Analistas de mercado têm notado o potencial papel das taxas de juros baixas em fazer crescer as proporções CAPE. Na teoria financeira tradicional, taxas de juros são um fator-chave nos modelos de valorização. Quando elas caem, o índice de desconto usado nestes modelos diminui e o preço da ação de ativos deve se valorizar, presumindo-se que todos os outros insumos do modelo permaneçam constantes. Ou seja, cortes nas taxas de juros realizados pelos bancos centrais podem ser usados para justificar ações mais caras e relações CAPE maiores.

Portanto, o nível das taxas de juros é um elemento cada vez mais importante a se levar em conta na hora de valorizar ações. Para capturar estes efeitos e comparar investimentos em ações comparados a investimentos em títulos, nós desenvolvemos o ECY, que leva em conta tanto a valorização das ações quanto níveis de taxas de juros. Para calcular o ECY, nós simplesmente invertemos a proporção CAPE para obter um rendimento e depois subtraímos a taxa de juros real de dez anos.
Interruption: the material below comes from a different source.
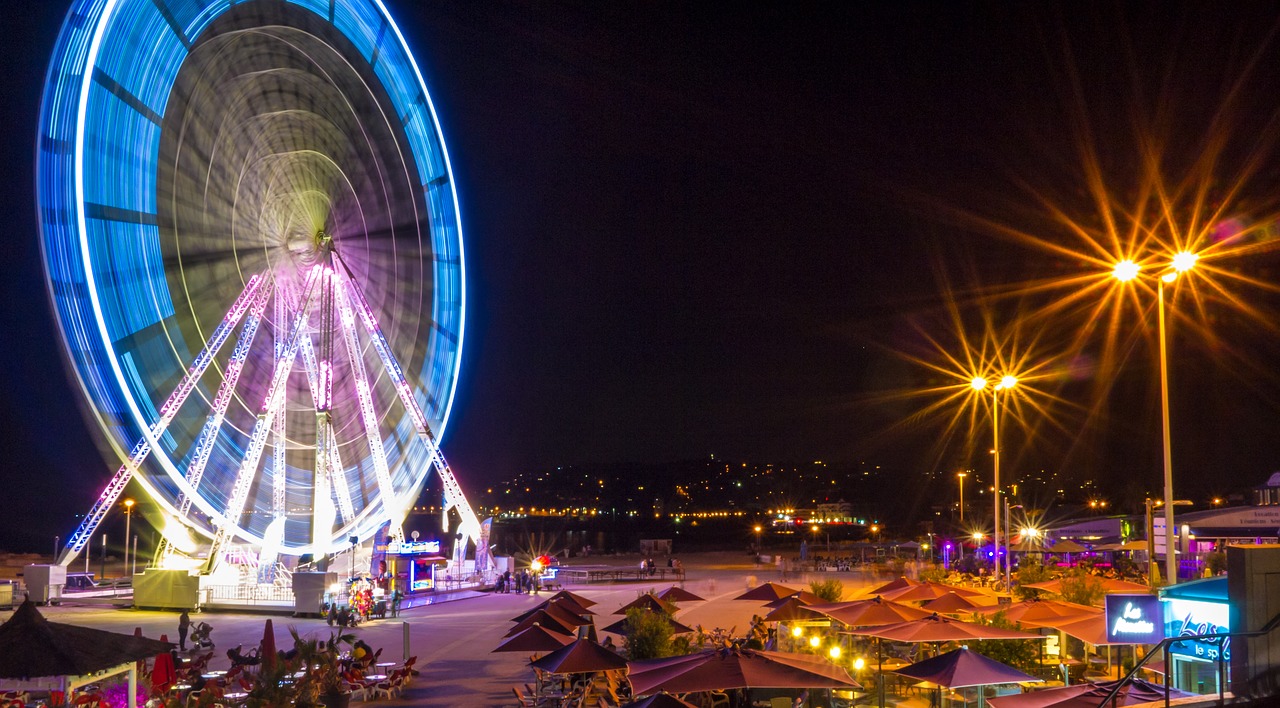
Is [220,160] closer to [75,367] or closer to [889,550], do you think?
[75,367]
Esta medida é mais ou menos como o prêmio das ações de mercado, e é um modo útil de se considerar a interação de valorizações e taxas de juros no longo prazo. Um grau mais alto sugere que os títulos são mais atraentes. A ECY americana, por exemplo, é de 4%, derivada de um rendimento CAPE de 3% e após se subtrair uma taxa de juros real em dez anos de 1,0% (ajustada pelo índice de inflação médio de 2% na década anterior).

Nós olhamos os dados históricos de nossas cinco regiões mundiais – até 40 anos atrás, onde os dados permitiram – e descobrimos alguns resultados impressionantes. A ECY está próxima de sua alta histórica em todas as regiões e em alta inédita tanto no Reino Unido quanto no Japão. A ECY do Reino Unido é de quase 10%, e de cerca de 6% na Europa e Japão. Nossos dados na China não voltam tanto atrás assim, ainda que o ECY da China esteja um pouco alto, em torno de 5%. Isso indica que, no mundo, as ações são muito mais atraentes na comparação com títulos de dívida neste momento.
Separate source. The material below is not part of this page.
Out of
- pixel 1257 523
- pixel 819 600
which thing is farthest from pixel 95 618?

A única outra vez em que as ECYs estiveram tão elevadas, segundo nossos dados mundiais, foi no início da década de 80. Aquele período foi marcado por ações deprimidas com valorizações baratas e taxas de juros e índices de inflação elevados. As proporções CAPE das cinco regiões estavam nas menores dezenas à época, comparadas aos níveis atuais na casa das duas ou três dezenas. Estas condições são quase o oposto do que vemos hoje; ações caras e taxas de juros excepcionalmente baixas.

Não temos como saber de que modo a pandemia de covid-19 vai terminar, e ela pode muito bem acabar logo com a chegada de vacinas eficazes. Porém, uma das principais conclusões do indicador ECY é que ele confirma a relativa atração das ações, em particular quando se considera um período potencialmente longo de baixas taxas de juro. Pode justificar a narrativa do FOMO e até certo ponto explicar a forte preferência dos investidores por ações desde março.

Com o tempo, pode ser que o rendimento dos títulos aumente, e as valorizações de ações também precisem de uma reconfiguração, acompanhadas dos rendimentos. Porém, a essa altura, apesar dos riscos e das proporções CAPE elevadas, talvez as valorizações não sejam tão absurdas quanto se imagina.